*** Text Section Begins ***

Video Screencast Help

Event Queues in ITMS 7.1 SP2

Created: 29 Mar 2012 | 5 comments
Language Translations
meggie_woodfield's picture
+5 5 Votes
Login to vote

Table of Contents

About Event Queues in ITMS 7.1 SP2

New Event Queue features in 7.1 SP2

New Event Queue processing features in 7.1 SP2

How to use the EventFailureBackupFolder and EventCopyFolder settings

Q&A

NSE Flow Diagrams

About Event Queues in ITMS 7.1 SP2

This article covers how Event Queues work in ITMS 7.1 SP2. Event Queues, or Message Queues, store and queue some Notification Server events while those events are waiting to be executed.

New Event Queue features in 7.1 SP2

With the release of ITMS 7.1 SP2, the following general improvements were made:

  • The SMP logs and Event Queues have been moved to C:\ProgramData\Symantec\SMP.

        For information about where Event Queues were located prior to the 7.1 SP2 release, see the following

        article:

        www.symantec.com/docs/HOWTO45754

  • Event Queue paths are now changeable via the following registry: EventQueuePath key in HKEY_LOCAL_MACHINE\SOFTWARE\Altiris\eXpress\Notification Server

        Changes will be applied after all services are restarted. The recommended way to change path values is as

        follows:

        1.      Stop all Altiris services and the World Wide Web Publishing Service.

        2.      Change registry values.

        3.      Start all Altiris services and the World Wide Web Publishing Service.

        NOTE: Do not redirect the EventQueues to the NSCap directory structure as it may stop NSEs from being

        processed.

        This is because old NSCap folders are monitored by an event dispatcher for legacy NSEs, which are put as

        files into subfolders.

        If you point the dispatcher to one of the subfolders, it will create files there and they will immediately

        be caught as new NSEs from legacy solutions and routed again to the dispatcher.

        For more information about this issue, please see the following article:

        www.symantec.com/docs/TECH183959

  • Default values for Event Queue ([CommonAppDataFolder]Symantec\SMP\EventQueue) now are hard-coded in the MSI file.
  • All hard-coded values with the path to the Event Queue folder are replaced with properties from NS.Installation.ProductConfiguration.
  • Event Queue folders will be created on first call to properties in NS.Installation.ProductConfiguration.
  • If the folder for Event Queue cannot be created, then an exception will be thrown and an entry will be added to the Altiris and/or Windows Application logs.
  • During an Upgrade (In-Box)/Repair, old values should be migrated from the previous version of SMP.

New Event Queue processing features in 7.1 SP2

With the release of ITMS 7.1 SP2, some improvements were made to accelerate and improve NSE processing in the Event Queues.

*** Text Section Ends ***
*** Dataset Section Begins ***

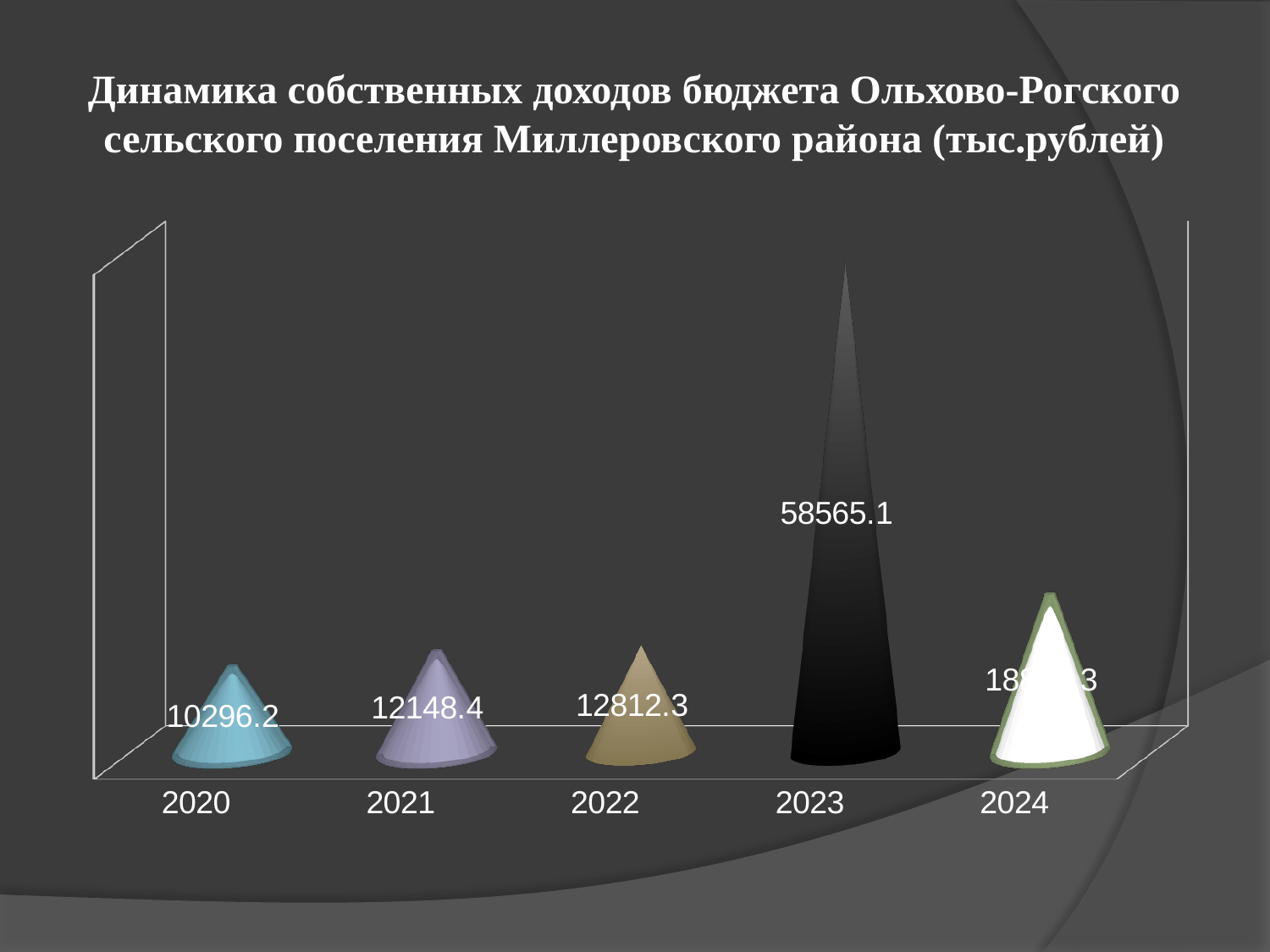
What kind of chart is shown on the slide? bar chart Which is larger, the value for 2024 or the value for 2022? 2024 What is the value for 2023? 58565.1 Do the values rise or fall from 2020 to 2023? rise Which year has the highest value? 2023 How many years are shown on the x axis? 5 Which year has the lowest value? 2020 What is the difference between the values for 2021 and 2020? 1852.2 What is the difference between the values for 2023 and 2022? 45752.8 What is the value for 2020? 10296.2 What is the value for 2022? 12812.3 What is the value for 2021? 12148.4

*** Dataset Section Ends ***
*** Dataset Section Begins ***

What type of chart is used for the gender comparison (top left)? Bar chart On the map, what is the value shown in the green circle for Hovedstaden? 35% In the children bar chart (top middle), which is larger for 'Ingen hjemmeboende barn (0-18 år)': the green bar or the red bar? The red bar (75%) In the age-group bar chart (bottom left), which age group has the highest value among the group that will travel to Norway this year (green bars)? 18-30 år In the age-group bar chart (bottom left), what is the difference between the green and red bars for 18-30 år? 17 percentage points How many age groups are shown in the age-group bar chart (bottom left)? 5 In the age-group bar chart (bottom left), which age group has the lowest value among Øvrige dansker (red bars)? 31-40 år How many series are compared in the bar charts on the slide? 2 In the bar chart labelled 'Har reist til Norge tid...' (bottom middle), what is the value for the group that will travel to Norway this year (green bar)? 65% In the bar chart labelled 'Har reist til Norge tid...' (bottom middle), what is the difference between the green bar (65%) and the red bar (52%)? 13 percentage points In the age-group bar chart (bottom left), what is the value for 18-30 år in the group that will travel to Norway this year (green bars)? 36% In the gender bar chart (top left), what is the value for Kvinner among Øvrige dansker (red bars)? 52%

*** Dataset Section Ends ***
*** Dataset Section Begins ***

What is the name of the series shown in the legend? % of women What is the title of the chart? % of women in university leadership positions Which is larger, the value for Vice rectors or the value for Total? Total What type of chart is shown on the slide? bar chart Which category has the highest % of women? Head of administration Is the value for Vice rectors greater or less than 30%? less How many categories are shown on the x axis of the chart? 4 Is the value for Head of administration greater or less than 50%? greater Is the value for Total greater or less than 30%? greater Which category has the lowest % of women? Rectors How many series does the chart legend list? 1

*** Dataset Section Ends ***

:: To do ::
A) Write out the passage of the Event Queues article from "This is because" up to and including "to the dispatcher.", word for word.
B) According to the Event Queues article, to which location were the SMP logs and Event Queues moved in ITMS 7.1 SP2?
C) Continue the Event Queues article from the point at which it stops.
The listing is drawn from a source separate from the Event Queues article.

:: Results by task ::
A)
This is because old NSCap folders are monitored by an event dispatcher for legacy NSEs, which are put as

        files into subfolders.

        If you point the dispatcher to one of the subfolders, it will create files there and they will immediately

        be caught as new NSEs from legacy solutions and routed again to the dispatcher.

B) C:\ProgramData\Symantec\SMP

C)
Agent side

  • Changes were made to passing the get parameters in the format priority=level&source=sourceGuid to PostEvent.aspx. A new parameter is now passed to PostEvent.aspx - source=<agent guid>.

        The agent code was modified to make sure that events are sent in the proper order.

        In SP2, the first event passed to Event Queue API will be sent first.

  • NSEs with the same source guid and priority level will be processed in the same order they are received with no concurrency.

Server side

Because the existing queuing structure did not support the ability to attach meta data to each event, the server side changes are extensive. The queuing system had to be rewritten to register each event in the database and dispatch events with the constraints that no two NSEs of the same source guid and priority level can be processed simultaneously (one exception being that the empty source guid retains backward compatibility and these NSEs can process simultaneously). Additionally, same source guids and priority levels are processed in the exact order that they are registered into the database.

  • Event files that are copied to the Capture Events Folder (configured in the registry through HKEY_LOCAL_MACHINE\SOFTWARE\Altiris\Altiris Agent\Transport) can use two different name formats:
    • NSE-xxx-xxxxxxxx-xxxxxxxx.tmp – This is used for events that have been queued.
    • xxxNSExxxx.tmp – This is the old format. It can be used for events that have been posted directly, ignoring the events queue. The first digits represent priority.

        If you sort tmp files by date created, the events will be sorted in the order that they were sent to the server.

        By using priority and ignoring the Event Queue, you can cause certain events to be sent to the server sooner.

  • Since events are all registered in the database in SP2, there is no reason to have multiple directories on disk. Now all events are stored in EvtQueue (with the exception of those events registered by stream and are less than 3000 UTF8 characters in length). These events are now stored in the database to avoid wasting I/O and to improve performance for these tiny messages.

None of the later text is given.